Sunday, June 22, 2008

Black Juice

By Margo Lanagan.

This is an anthology of 10 fairly short stories, but it still took a while for me to read. Like dark chocolate, they're rich but I could only take one or two a day. Most involve dark moments, often juxtaposed with incongruously light elements: a young boy sings at his sister's execution, an assassin kills clowns in a world ruled by clowns, a woman at her grandmother's funeral lives in a world filled with pollution, an "angel" (with horns, red skin, and leathery wings) presides at a grandmother's death, a girl's love is spurned; others, like "Wooden Bride", "My Lord's Man", "Little Pippit" and "The Rite of Spring" were not so dark (unlike the Stravinsky ballet).

My favorite passage is in "My Lord's Man":

I wait to speak, until I know my voice will not shake with anger. "Mullord sees something in you," I finally say, "beyond your beauty and beyond your rage at the world. If he sees it, I believe it must be there."

[...]

"My lord sees something in me, you say.

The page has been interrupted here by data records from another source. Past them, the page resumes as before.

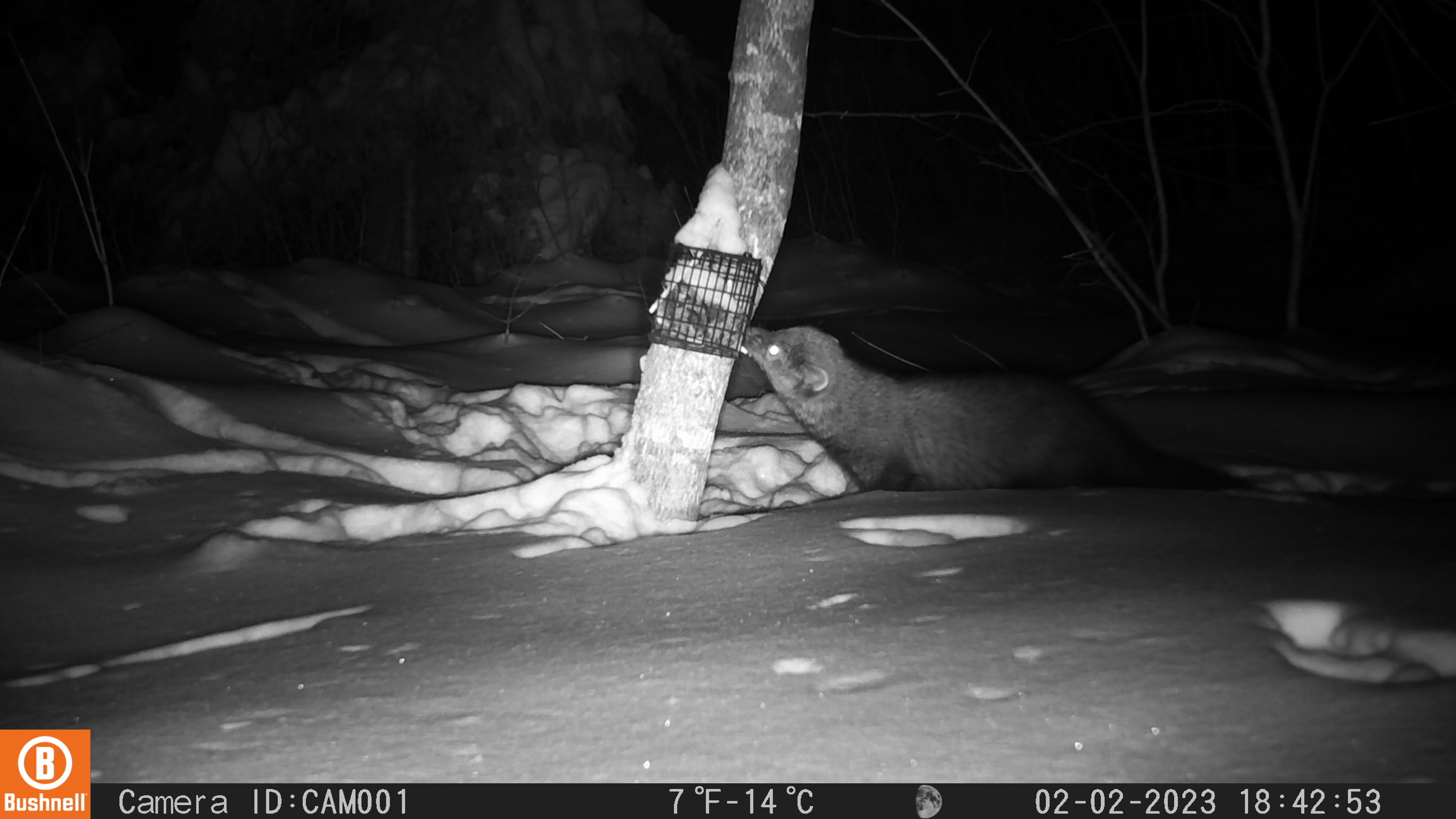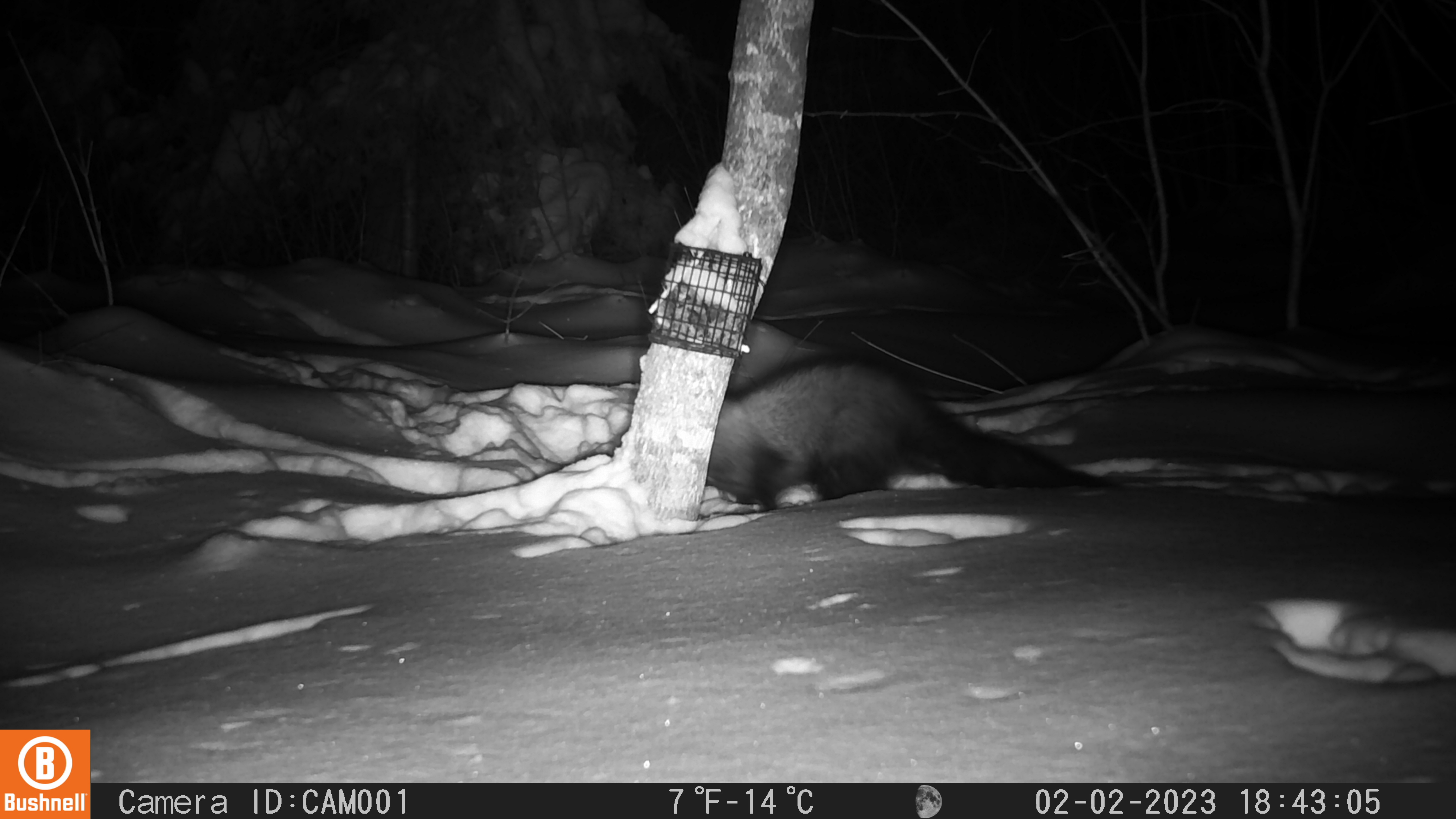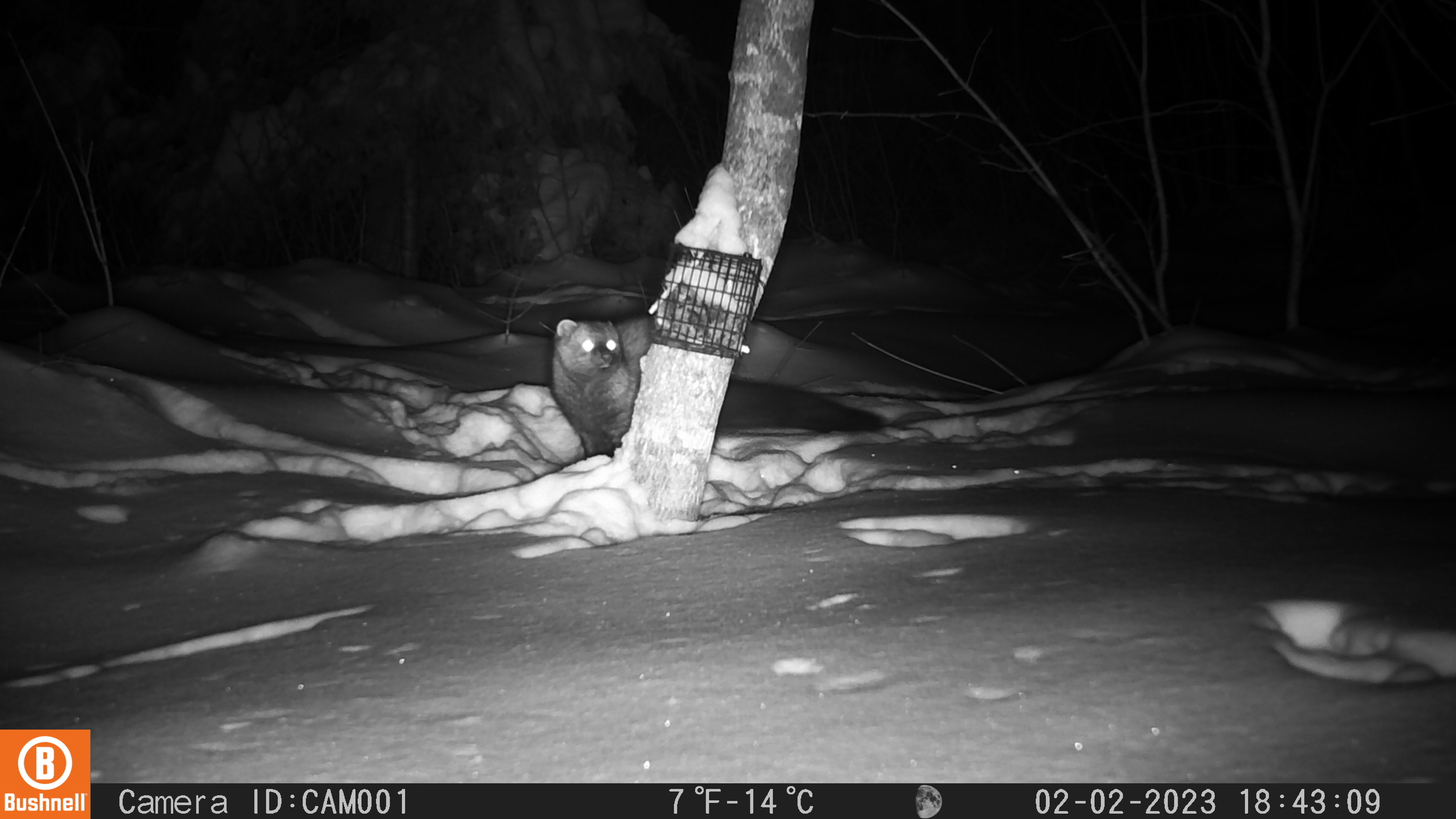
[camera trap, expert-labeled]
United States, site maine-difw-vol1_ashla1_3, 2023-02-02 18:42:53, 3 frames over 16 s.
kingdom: Animalia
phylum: Chordata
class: Mammalia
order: Carnivora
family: Mustelidae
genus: Pekania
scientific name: Pekania pennanti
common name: fisher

But does Berry see?" She's not jesting; she's asking me for a piece of myself, without telling me how she'll use it: whether she'll toss it away, and Berry with it, or hold it in her heart to fester and poison my life with.

"Why, I see the rage, as we all do. And I see the beauty, for no one could miss that either. [...] But the other thing—I cannot lie to you, Mistress. I do not see it."

We wait at the bottom of the path. The sun creaks a little higher at the edge of the world, and I can see the mistress's face composed, raised to the scrubby hillside, her beauty no less for the absence of its usual color, for the shadows exhaustion has painted around her eyes.

"I will tell you, Berry," she says, her voice broken to a croak, "I cannot see that other thing either."